In March 2020, stocks hit rock bottom following the outbreak of the Covid-19 pandemic. The Nifty50 Index had crashed below 8,000, individual stocks slumped to multi-year lows, impacting the returns of several mutual fund (MF) schemes, industry assets dropped, and asset management companies (AMCs) stared at an uncertain future.
However, aggressive stimulus measures from global central banks, mainly the US Federal Reserve, helped stock markets the world over stage a remarkable comeback.
In India, measures undertaken by the Reserve Bank of India (RBI) and the Centre helped support the economy, individuals, and businesses. The sharp up move in the market and the spurt in retail interest helped the domestic MF industry grow rapidly.
In March 2020, the average net assets under management (AUM) of equity schemes had declined to Rs 6.5 trillion. In two years, they have more than doubled to Rs 13.15 trillion. Equity scheme folios went up from 62.9 million to 85.9 million in the past two years.

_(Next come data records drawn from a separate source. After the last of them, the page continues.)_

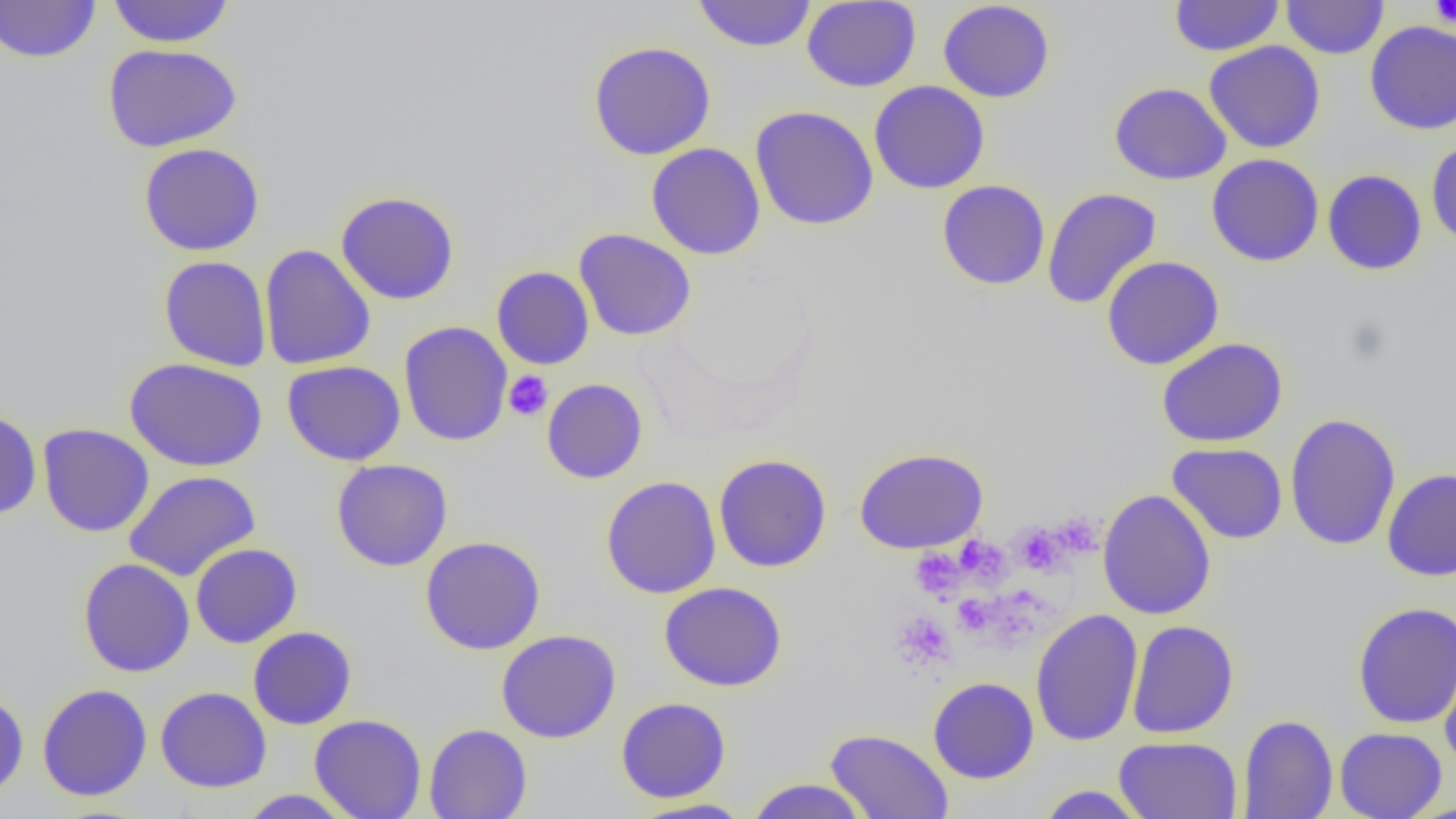
slide-level diagnosis = negative for blood parasites
image size = 1456×819 pixels
field of view = one of a larger specimen
uninfected red blood cell locations = approximate bounding boxes as (x1,y1)-(x2,y2) corner pairs in pixels: (0,0)-(101,64), (106,0)-(236,48), (691,0)-(816,52), (802,0)-(921,92), (1169,0)-(1284,56), (1281,0)-(1388,59), (937,1)-(1055,103), (1364,20)-(1456,135), (587,41)-(716,160), (1204,41)-(1326,153), (103,43)-(242,151), (868,80)-(990,194), (1109,82)-(1231,184), (750,105)-(879,231), (1426,139)-(1456,249), (138,142)-(266,256), (646,143)-(765,260), (1206,154)-(1324,267), (1322,169)-(1427,275), (937,180)-(1050,291), (1042,187)-(1162,310), (335,191)-(460,305), (573,228)-(697,341), (259,244)-(376,370), (1101,255)-(1224,370), (158,256)-(272,372), (491,266)-(595,370), (398,321)-(513,447), (1156,337)-(1288,448), (124,357)-(268,472), (282,360)-(406,466), (541,378)-(648,484), (0,409)-(43,520), (1284,412)-(1401,551), (38,424)-(154,537), (1167,442)-(1288,544), (854,447)-(989,553), (713,453)-(832,572), (331,459)-(453,571), (1382,467)-(1456,582), (123,470)-(261,582), (600,476)-(721,599), (1097,489)-(1216,620), (420,536)-(546,655), (190,543)-(302,648), (78,558)-(195,677), (659,581)-(788,691), (1352,601)-(1456,728), (1030,608)-(1143,747), (1127,620)-(1239,738), (248,626)-(357,729), (496,629)-(622,743), (1438,636)-(1456,776), (928,677)-(1039,784), (37,684)-(152,801), (155,686)-(272,792), (0,690)-(29,799), (616,696)-(731,803), (309,714)-(427,819), (1238,714)-(1337,819), (423,723)-(532,818), (1334,727)-(1447,819), (824,728)-(954,819), (1114,736)-(1242,819), (743,777)-(872,818), (1035,785)-(1149,818), (237,789)-(356,818), (630,797)-(755,818)
modality = optical microscopy
platelet locations = approximate bounding boxes as (x1,y1)-(x2,y2) corner pairs in pixels: (1430,0)-(1456,27), (503,370)-(553,421), (1053,512)-(1104,557), (1013,523)-(1064,574), (957,536)-(1011,587), (911,549)-(964,600), (954,595)-(992,634), (891,610)-(956,671)
magnification = 1000x
preparation = thin blood smear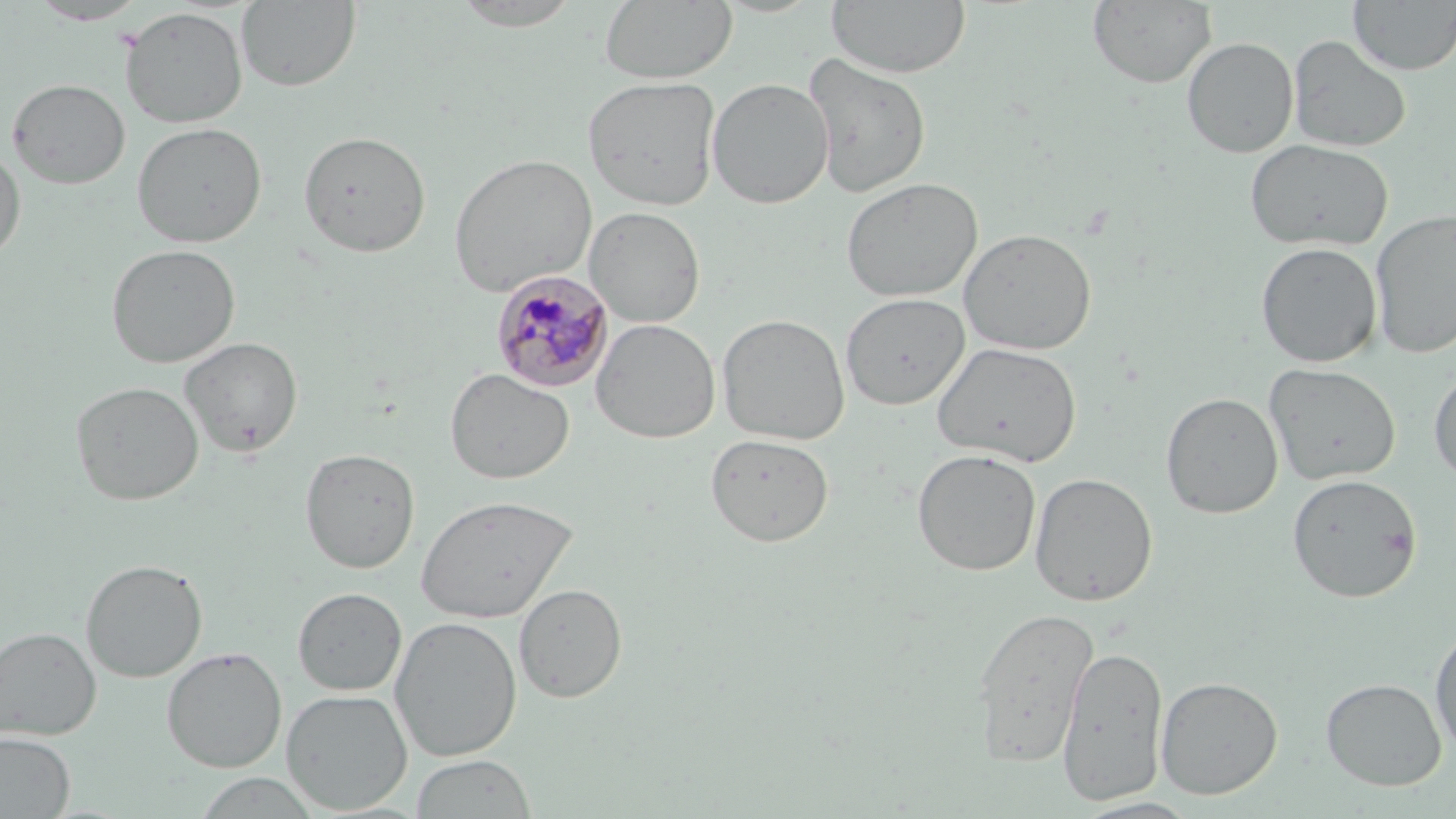 Approximate bounding boxes as (x1,y1)-(x2,y2) corner pairs in pixels. Uninfected red blood cell locations: (237,0)-(361,92), (448,0)-(586,31), (599,0)-(737,84), (827,0)-(971,79), (27,1)-(151,25), (1087,1)-(1216,88), (1348,1)-(1456,75), (120,7)-(248,128), (1287,35)-(1412,153), (1181,36)-(1299,158), (802,53)-(932,199), (582,75)-(721,210), (7,78)-(130,189), (706,78)-(834,209), (131,122)-(267,248), (298,130)-(431,257), (1244,139)-(1394,252), (0,147)-(26,262), (448,153)-(597,296), (841,177)-(983,303), (584,206)-(706,328), (1370,209)-(1456,359), (958,228)-(1097,356), (1255,241)-(1383,368), (106,243)-(241,368), (840,292)-(969,410), (716,313)-(850,445), (591,318)-(721,444), (179,336)-(303,457), (931,342)-(1082,467), (1264,363)-(1401,486), (1428,364)-(1456,486), (445,368)-(574,485), (70,381)-(204,506), (1160,392)-(1284,519), (705,433)-(835,547), (300,447)-(420,574), (912,449)-(1041,576), (1029,472)-(1157,606), (1287,473)-(1422,602), (415,494)-(578,624), (80,559)-(207,683), (514,583)-(627,703), (293,587)-(407,695), (970,606)-(1098,766), (389,616)-(522,761), (1429,622)-(1456,758), (0,626)-(102,741), (1056,644)-(1168,806), (162,647)-(287,773), (1156,676)-(1283,799), (1320,677)-(1447,791), (281,689)-(413,814), (1,732)-(75,817), (410,753)-(538,818), (193,773)-(322,818), (1072,795)-(1202,818). Plasmodium malariae-infected red blood cell locations: (491,270)-(614,393). Slide-level diagnosis: Plasmodium malariae. Single field of view. 1000x magnification. Optical microscopy. May-Grünwald-Giemsa-stained preparation. Image is 1456×819 pixels. Thin blood smear.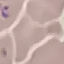 Malaria status: parasitized. Thin blood film. Acquired by smartphone through the microscope eyepiece. Cell patch, automatically extracted from a larger field of view and resized to 64 × 64 pixels. Giemsa-stained preparation.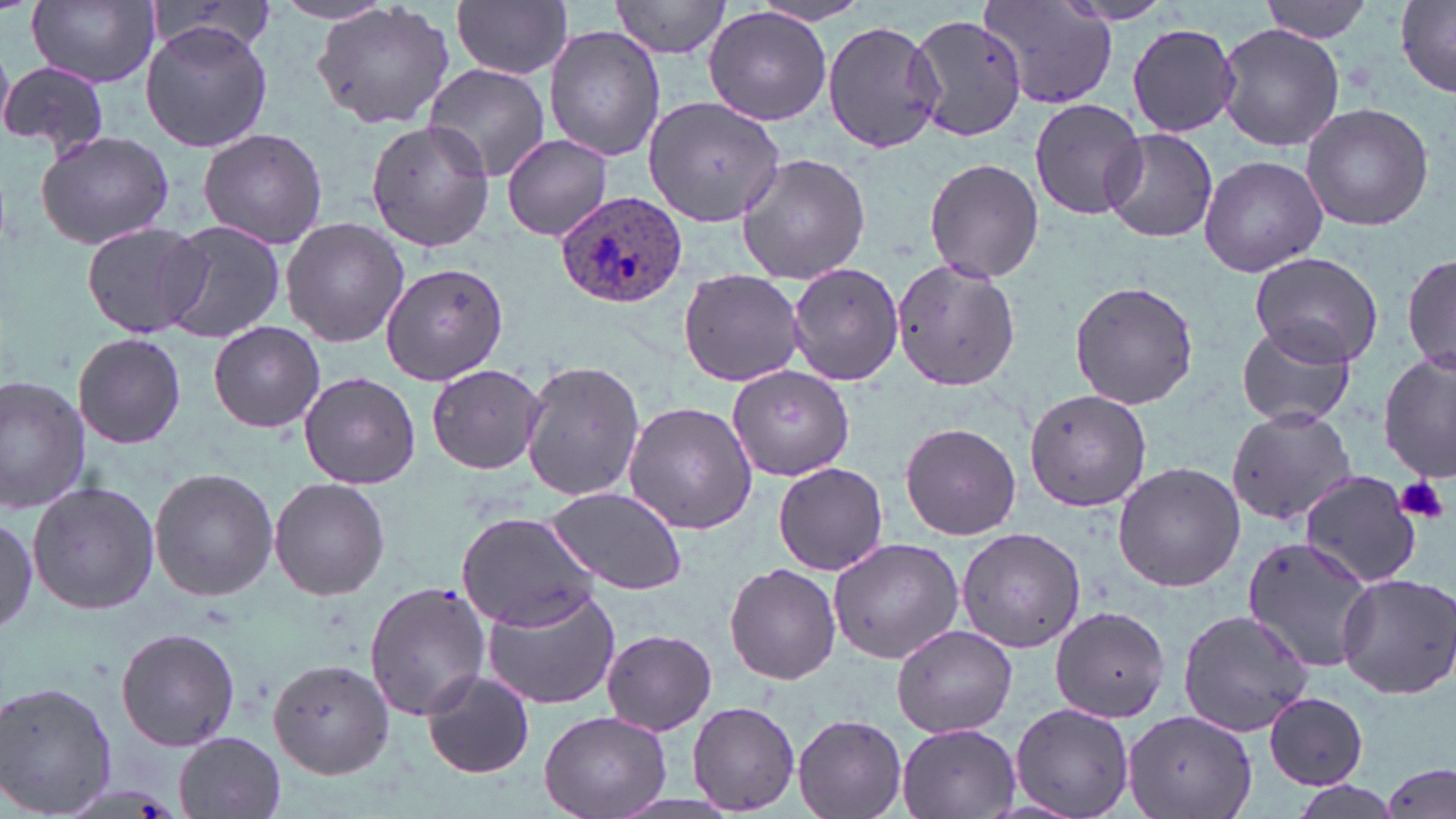

slide-level diagnosis = Plasmodium ovale
uninfected red blood cell locations = approximate bounding boxes as named x1/y1/x2/y2 corners in pixels: (x1=27, y1=0, x2=162, y2=88), (x1=269, y1=0, x2=395, y2=26), (x1=453, y1=0, x2=573, y2=79), (x1=609, y1=0, x2=734, y2=59), (x1=1259, y1=0, x2=1375, y2=43), (x1=981, y1=1, x2=1118, y2=111), (x1=312, y1=2, x2=457, y2=130), (x1=1397, y1=2, x2=1456, y2=95), (x1=703, y1=7, x2=833, y2=126), (x1=908, y1=12, x2=1028, y2=143), (x1=823, y1=20, x2=945, y2=154), (x1=140, y1=21, x2=272, y2=154), (x1=1215, y1=23, x2=1346, y2=152), (x1=1128, y1=24, x2=1239, y2=135), (x1=544, y1=26, x2=665, y2=160), (x1=0, y1=60, x2=109, y2=157), (x1=424, y1=63, x2=551, y2=179), (x1=643, y1=95, x2=786, y2=227), (x1=1029, y1=100, x2=1147, y2=218), (x1=1300, y1=101, x2=1435, y2=232), (x1=364, y1=118, x2=493, y2=251), (x1=1100, y1=126, x2=1218, y2=242), (x1=196, y1=128, x2=329, y2=248), (x1=34, y1=130, x2=174, y2=249), (x1=501, y1=134, x2=614, y2=239), (x1=733, y1=153, x2=872, y2=285), (x1=1198, y1=153, x2=1328, y2=278), (x1=924, y1=158, x2=1043, y2=284), (x1=280, y1=218, x2=408, y2=346), (x1=155, y1=219, x2=287, y2=345), (x1=80, y1=220, x2=210, y2=339), (x1=1250, y1=250, x2=1386, y2=370), (x1=1401, y1=250, x2=1454, y2=378), (x1=891, y1=258, x2=1022, y2=391), (x1=380, y1=259, x2=510, y2=387), (x1=787, y1=262, x2=905, y2=387), (x1=678, y1=267, x2=806, y2=388), (x1=1068, y1=280, x2=1200, y2=409), (x1=208, y1=321, x2=326, y2=433), (x1=1236, y1=321, x2=1357, y2=428), (x1=70, y1=333, x2=189, y2=448), (x1=1379, y1=354, x2=1454, y2=484), (x1=519, y1=358, x2=646, y2=503), (x1=427, y1=363, x2=546, y2=475), (x1=728, y1=364, x2=853, y2=482), (x1=299, y1=370, x2=421, y2=490), (x1=0, y1=375, x2=90, y2=514), (x1=1024, y1=390, x2=1150, y2=511), (x1=623, y1=402, x2=758, y2=535), (x1=1228, y1=404, x2=1357, y2=526), (x1=899, y1=423, x2=1021, y2=539), (x1=1112, y1=461, x2=1244, y2=592), (x1=772, y1=462, x2=887, y2=575), (x1=149, y1=466, x2=278, y2=602), (x1=1301, y1=472, x2=1424, y2=588), (x1=269, y1=477, x2=391, y2=601), (x1=27, y1=479, x2=160, y2=617), (x1=545, y1=486, x2=690, y2=597), (x1=456, y1=511, x2=600, y2=630), (x1=0, y1=514, x2=37, y2=634), (x1=956, y1=528, x2=1085, y2=651), (x1=1241, y1=534, x2=1375, y2=673), (x1=828, y1=539, x2=963, y2=662), (x1=724, y1=562, x2=841, y2=684), (x1=1336, y1=572, x2=1456, y2=700), (x1=364, y1=579, x2=491, y2=723), (x1=481, y1=585, x2=622, y2=710), (x1=1049, y1=606, x2=1169, y2=723), (x1=1177, y1=609, x2=1315, y2=735), (x1=892, y1=624, x2=1019, y2=738), (x1=116, y1=627, x2=240, y2=752), (x1=601, y1=628, x2=717, y2=736), (x1=267, y1=658, x2=399, y2=780), (x1=421, y1=671, x2=535, y2=779), (x1=1, y1=679, x2=119, y2=819), (x1=1262, y1=691, x2=1370, y2=791), (x1=687, y1=701, x2=801, y2=815), (x1=1010, y1=701, x2=1136, y2=819), (x1=1124, y1=708, x2=1260, y2=819), (x1=539, y1=709, x2=670, y2=818), (x1=792, y1=714, x2=907, y2=819), (x1=896, y1=723, x2=1023, y2=819), (x1=172, y1=732, x2=285, y2=817), (x1=1381, y1=761, x2=1453, y2=819), (x1=1284, y1=781, x2=1407, y2=819)
stain = May-Grünwald-Giemsa
magnification = 1000x
image size = 1456×819 pixels
Plasmodium ovale-infected red blood cell locations = approximate bounding boxes as named x1/y1/x2/y2 corners in pixels: (x1=555, y1=190, x2=688, y2=311)
platelet locations = approximate bounding boxes as named x1/y1/x2/y2 corners in pixels: (x1=1395, y1=475, x2=1450, y2=525)
modality = light microscopy
preparation = thin blood smear
field of view = one of a larger specimenAssess this cell for malaria.
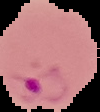

It is parasitized.

The area outside the segmented cell region is set to black. Image is 100×112 pixels. From a thin blood film.Report the malaria status of this cell.
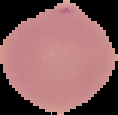

It is uninfected.

Image is 118×115 pixels. From a thin blood film. Cell region segmented out of the field of view; the surrounding area is masked to black.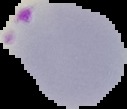

Segmented cell region on a black background. Image is 127×109 pixels. Result: Plasmodium parasites detected. From a thin blood film.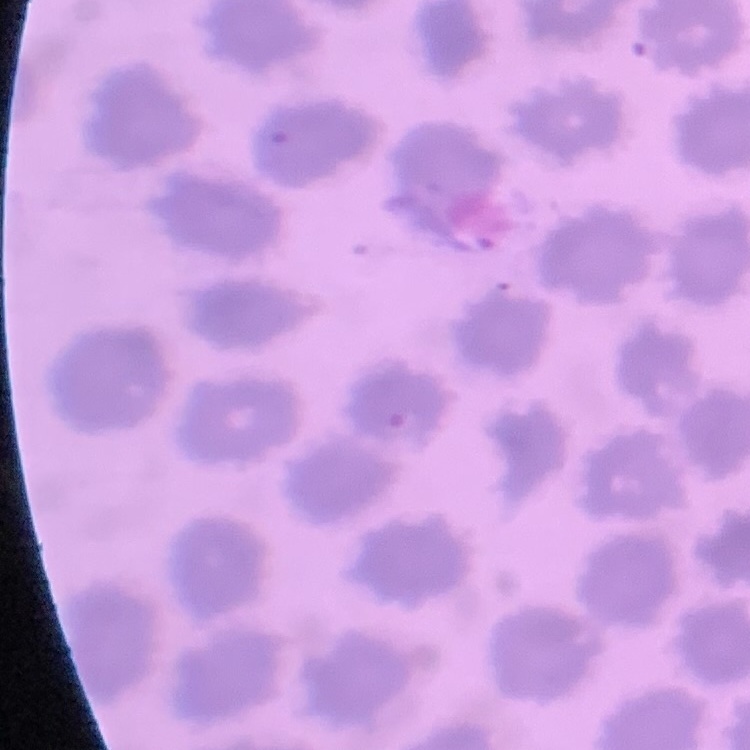

erythrocyte morphology = no rouleaux formation
stain = Field's or Giemsa
image type = square crop of a larger photomicrograph
preparation = thin peripheral smear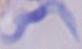

Summary:
  - Modality: micrograph
  - Magnification: 1000x
  - Identification: trypanosomeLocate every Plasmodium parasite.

The solid historical performance of equity schemes and easy liquidity ensured that investors moved in hordes to invest in MFs through systematic investment plans (SIPs). In financial year 2019-20 (FY20), SIP investment was Rs 1 trillion, which declined to Rs 96,080 crore in FY21. However, in the last fiscal it again increased to Rs 1.24 trillion.
The inflows into the equity funds have not ebbed despite intense volatility in equity markets in the last few months. In the last two years, equity funds have seen net inflows of Rs 1.38 trillion, despite witnessing outflows for eight consecutive months in FY21. While structural changes propelled the industry’s growth, its sustainability will depend on schemes’ performance. We present here the best-performing schemes in various categories over a two-year period. Thanks to a low base, the two-year performance has been encouraging, but it remains to be seen how the industry performs when the base normalises.